(Task to carry out):
Could you retype the lines below, starting at the line holding "Tulle Balls Cerise, party" and stopping at the line holding "angela harris dunmore blu 8x8 ceramic", inclusive? Copy them exactly and drop the images.

Crawled caption data:
####
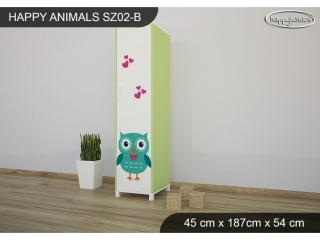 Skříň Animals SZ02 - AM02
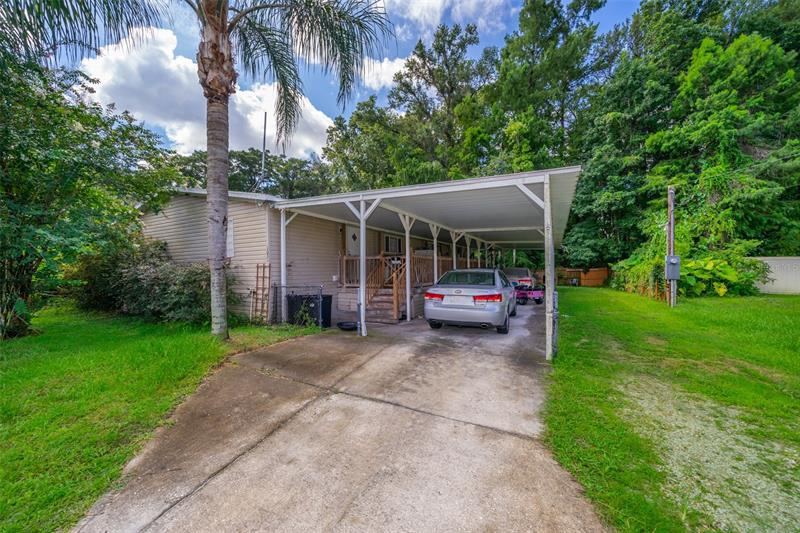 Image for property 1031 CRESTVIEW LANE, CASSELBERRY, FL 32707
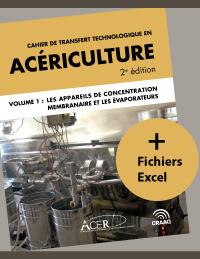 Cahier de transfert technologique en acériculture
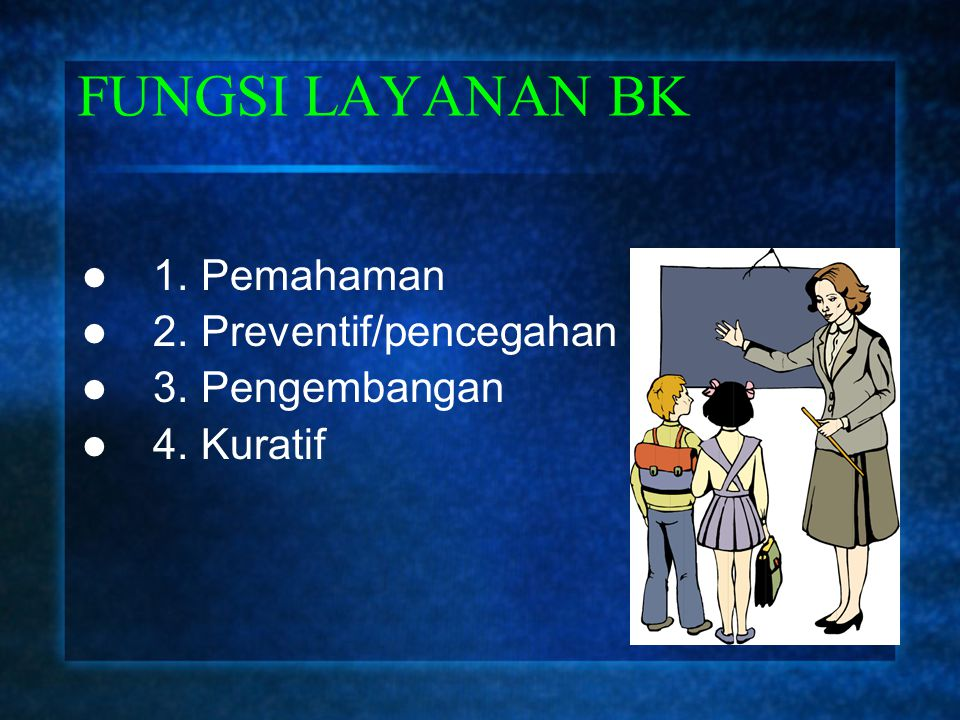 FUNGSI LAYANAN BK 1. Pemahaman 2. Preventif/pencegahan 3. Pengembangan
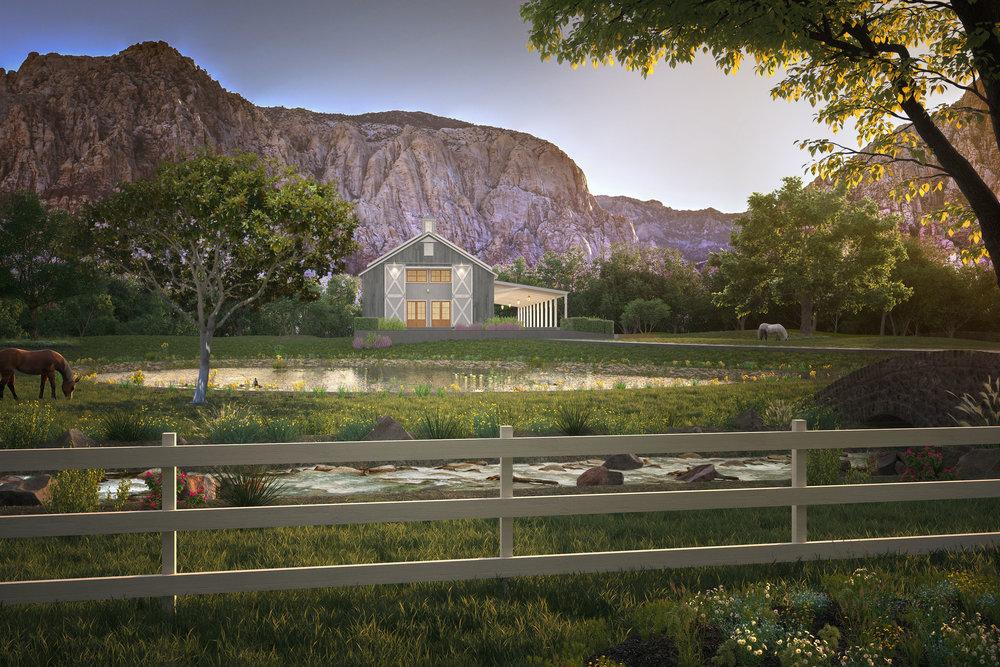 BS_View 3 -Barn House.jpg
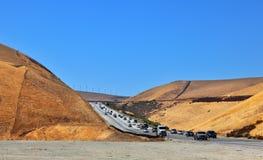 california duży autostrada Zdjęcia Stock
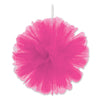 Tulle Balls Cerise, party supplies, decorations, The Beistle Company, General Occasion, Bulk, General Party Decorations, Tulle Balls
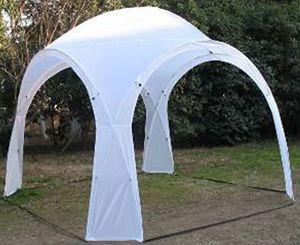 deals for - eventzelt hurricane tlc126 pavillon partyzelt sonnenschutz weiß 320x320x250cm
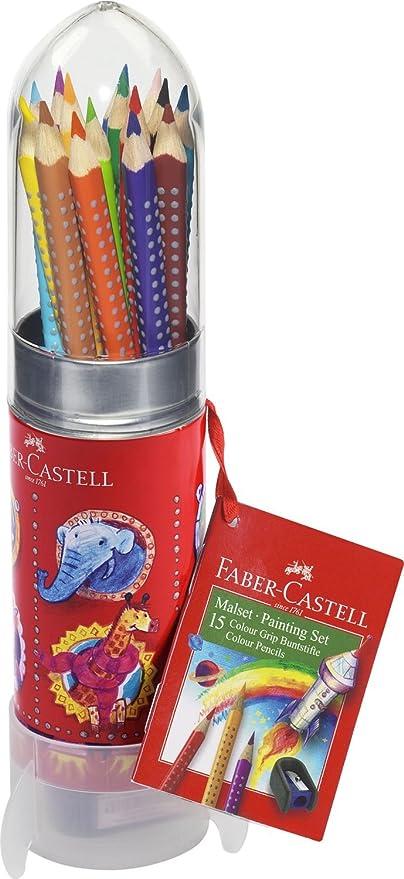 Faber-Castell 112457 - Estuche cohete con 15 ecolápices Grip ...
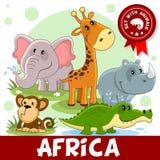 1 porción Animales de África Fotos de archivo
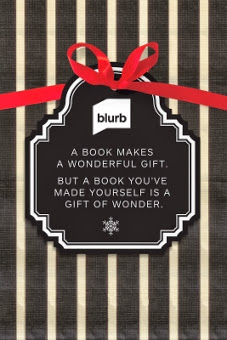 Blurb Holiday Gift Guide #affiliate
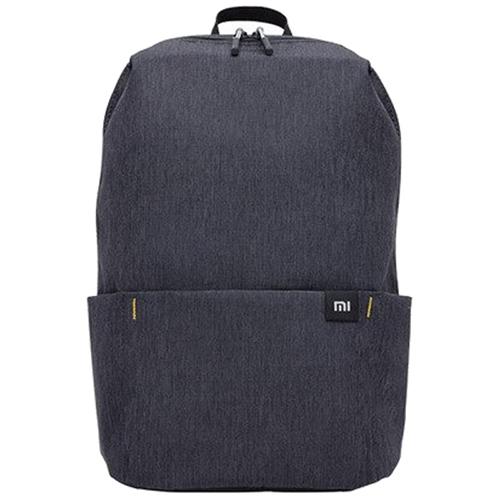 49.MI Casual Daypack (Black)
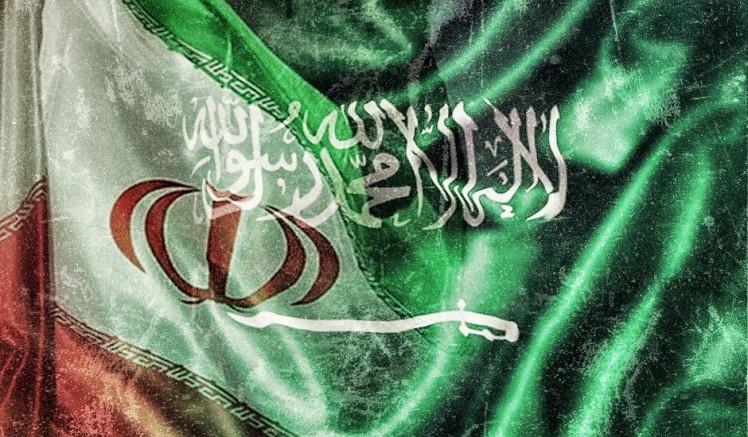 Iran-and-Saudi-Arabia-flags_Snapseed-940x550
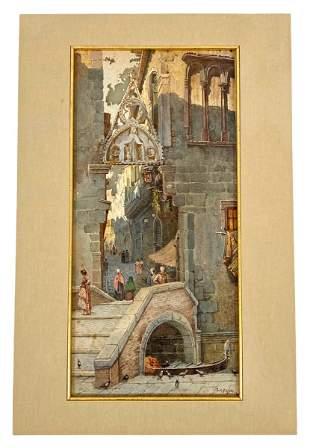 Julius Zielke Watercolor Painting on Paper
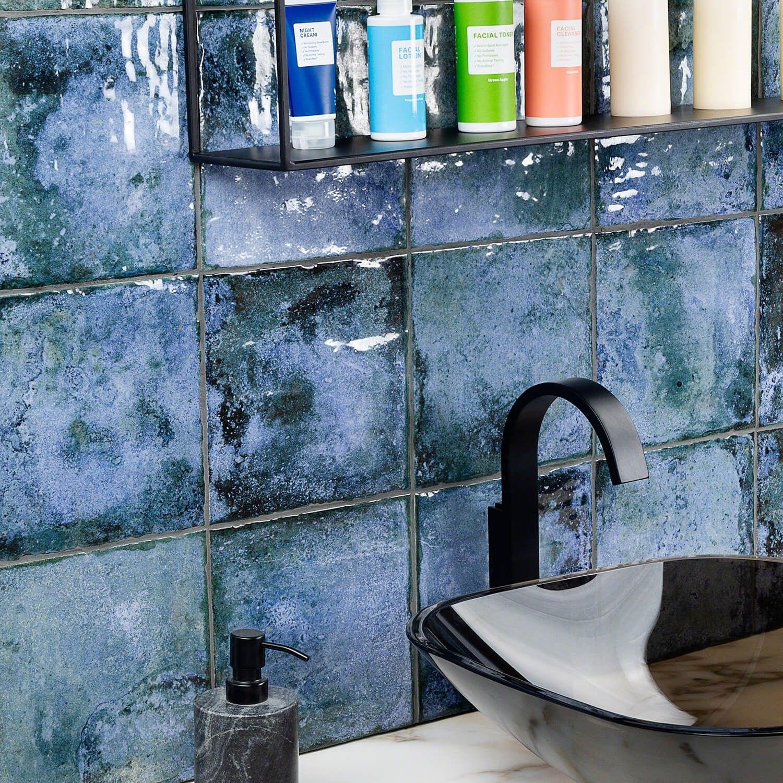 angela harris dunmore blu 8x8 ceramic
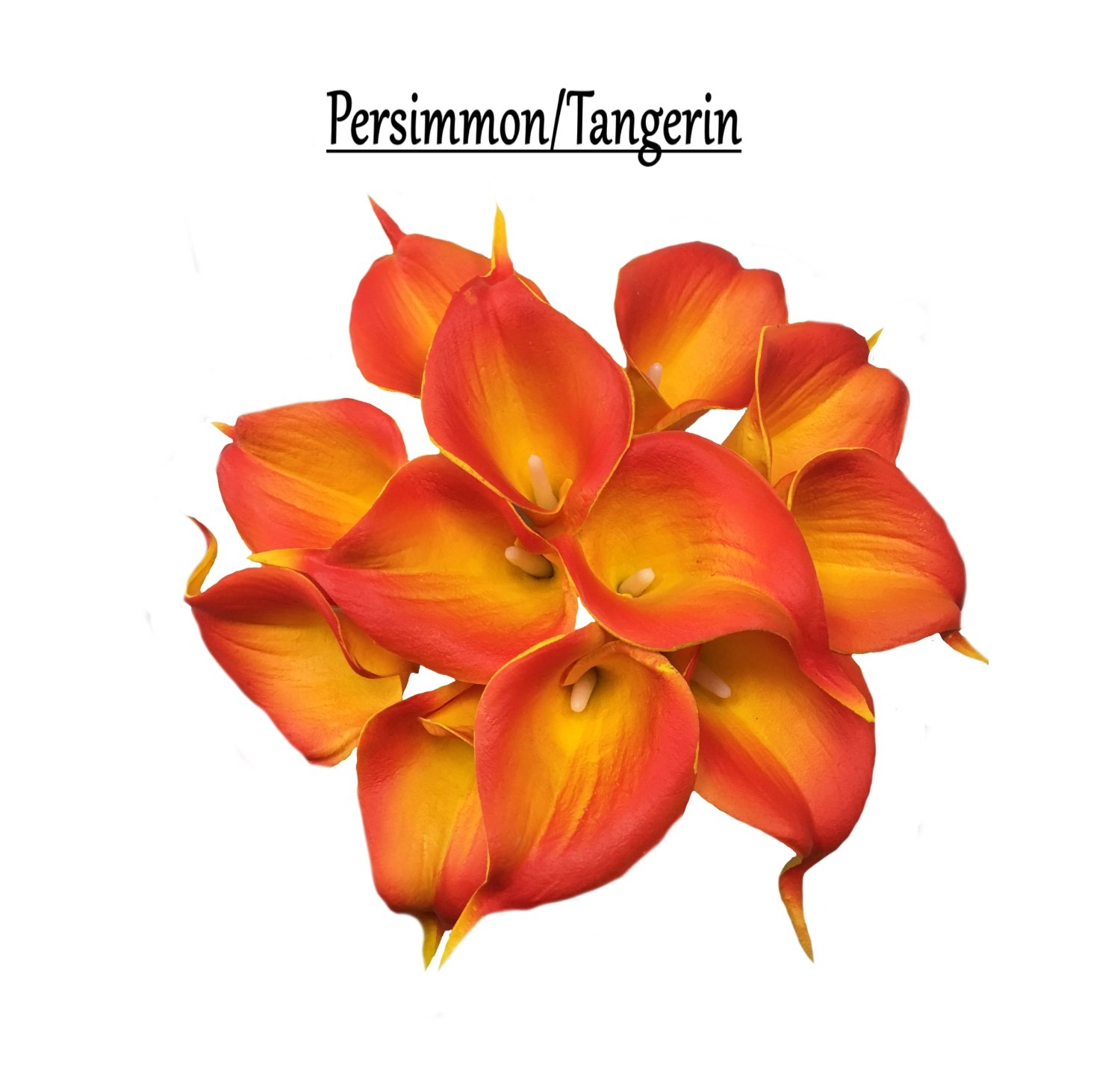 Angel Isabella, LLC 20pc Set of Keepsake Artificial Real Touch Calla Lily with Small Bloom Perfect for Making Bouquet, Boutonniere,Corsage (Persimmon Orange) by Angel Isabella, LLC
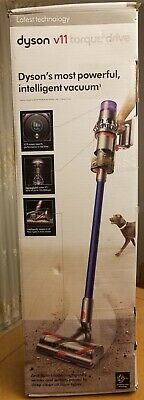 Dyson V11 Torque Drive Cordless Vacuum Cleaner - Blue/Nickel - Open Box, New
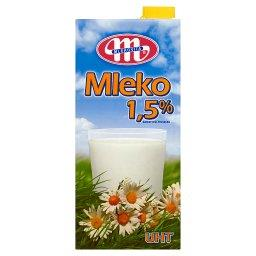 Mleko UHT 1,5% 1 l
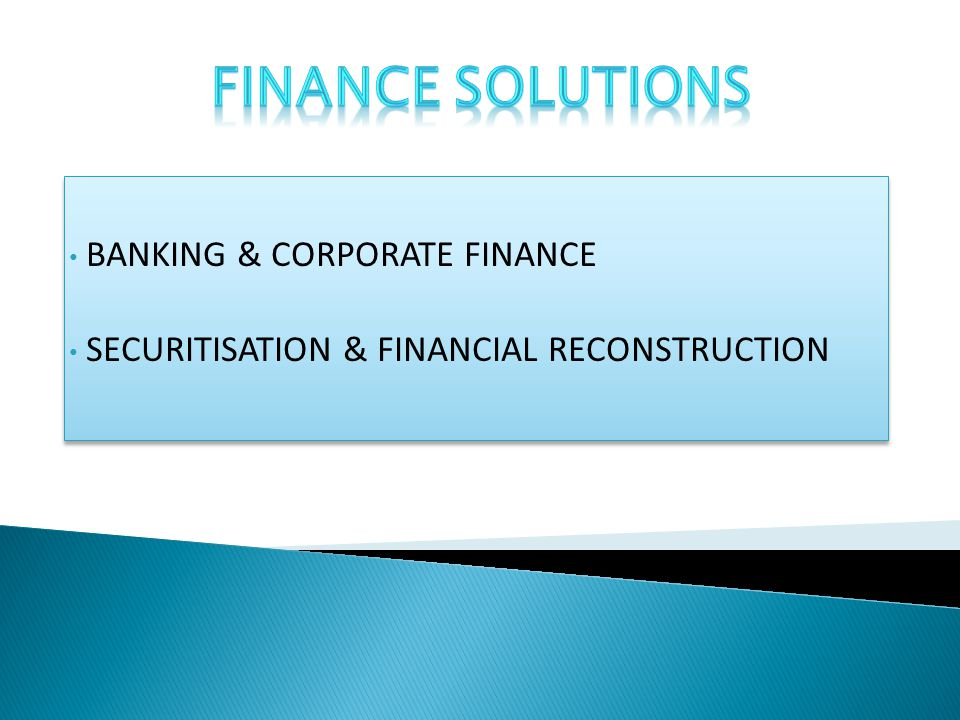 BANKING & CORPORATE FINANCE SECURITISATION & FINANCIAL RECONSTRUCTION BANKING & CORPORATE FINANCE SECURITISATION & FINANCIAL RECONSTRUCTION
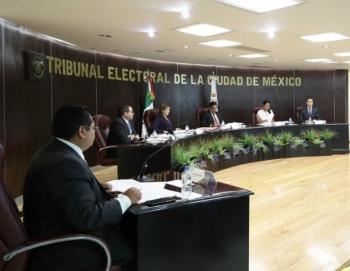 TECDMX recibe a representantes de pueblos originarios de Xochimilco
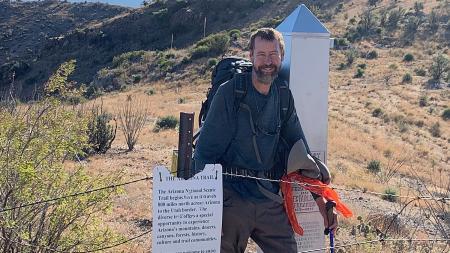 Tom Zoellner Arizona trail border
####
(Solution to this task):
 Tulle Balls Cerise, party supplies, decorations, The Beistle Company, General Occasion, Bulk, General Party Decorations, Tulle Balls
 deals for - eventzelt hurricane tlc126 pavillon partyzelt sonnenschutz weiß 320x320x250cm
 Faber-Castell 112457 - Estuche cohete con 15 ecolápices Grip ...
 1 porción Animales de África Fotos de archivo
 Blurb Holiday Gift Guide #affiliate
 49.MI Casual Daypack (Black)
 Iran-and-Saudi-Arabia-flags_Snapseed-940x550
 Julius Zielke Watercolor Painting on Paper
 angela harris dunmore blu 8x8 ceramic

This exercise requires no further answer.